Digital Certificate Support

If the enterprise already has a Public Key Infrastructure (PKI), then EAP-TLS is the EAP method that can satisfy those requirements. Other enterprises will find EAP-TLS less attractive because of the significant overhead of generating and managing user certificates. To adequately support EAP-TLS, the RADIUS server should support certificate revocation lists (CRL).

Password Hashes

For many authentication methods, passwords are the keys that open the gates of the network. As such, network administrators take additional security measures to protect passwords. They avoid protocols like PAP, which involve transmitting the password, and store a one-way hash of the password in the user’s profile instead of the password itself. Commonly used hashes include crypt on Unix systems, nthash on Windows systems, and SHA-1 or MD5 in LDAP directories. Because a one-way hash cannot be decrypted, some hashes will not be usable in protocols where the RADIUS server is authenticated by proving to the supplicant that it has the user’s password. In particular, Cisco LEAP and PEAP-MSCHAPv2 will only work if the password is stored in cleartext or an nthash.

If the password is already stored in a hash other than nthash, then the solution is to use one of the tunneled EAP methods like EAP-TTLS or PEAP. By creating a TLS encrypted tunnel, these methods make it secure to use an inner authentication protocol, which involves transmitting the user’s password from the supplicant to the RADIUS server. The RADIUS server then performs the appropriate hash operation on the password and compares the result to what is stored in the user’s profile. For EAP-TTLS, PAP will work as the inner authentication method and EAP-GTC will work as the inner authentication method for PEAP. CHAP and MS-CHAP will not work as inner authentication protocols because they involve a series of challenges instead of transmitting the user’s password inside of the tunnel. Mutual authentication means both ends must prove that they have the password.

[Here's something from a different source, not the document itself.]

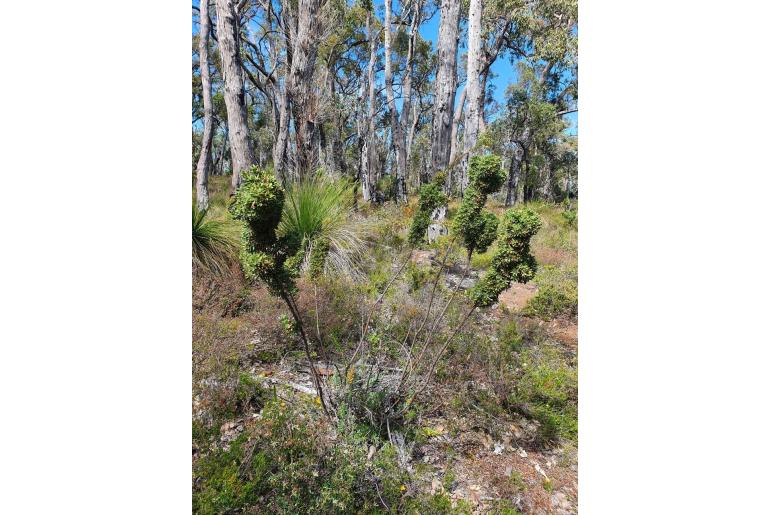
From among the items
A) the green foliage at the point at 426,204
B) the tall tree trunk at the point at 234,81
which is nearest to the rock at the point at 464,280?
the green foliage at the point at 426,204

Microsoft Active Directory Issues

Microsoft’s Active Directory Server (ADS) stores user passwords as an nthash. However, it takes user password security a step further in that it does not return any password hashes in response to an LDAP search. This does not necessarily restrict your options for EAP methods.

If the RADIUS server runs on a different machine from ADS, then the LDAP interface must be used and the same issues apply as were discussed for hashed passwords. In this case, either EAP-TTLS with PAP or PEAP-GTC should be chosen as the EAP method. Through the security of a TLS encrypted tunnel, they both provide a username and password, which can be authenticated by binding them to the ADS LDAP interface.

Conclusion

Through the course of this series of blog entries we have seen that the choice of an EAP method in wireless networking is essential in delivering both security and interoperability. Which EAP method is best for an enterprise can be determined by looking at its requirements for wireless station platforms, access points, and the network infrastructure. The choice of the right RADIUS server completes the security solution, provided that it is flexible and powerful enough to support the network’s platforms, databases, existing security systems, and desired EAP methods. Interlink Networks’ RAD-Series RADIUS Server supports the broadest range of platforms and EAP methods, making it possible to implement the strongest security with the greatest ease of use.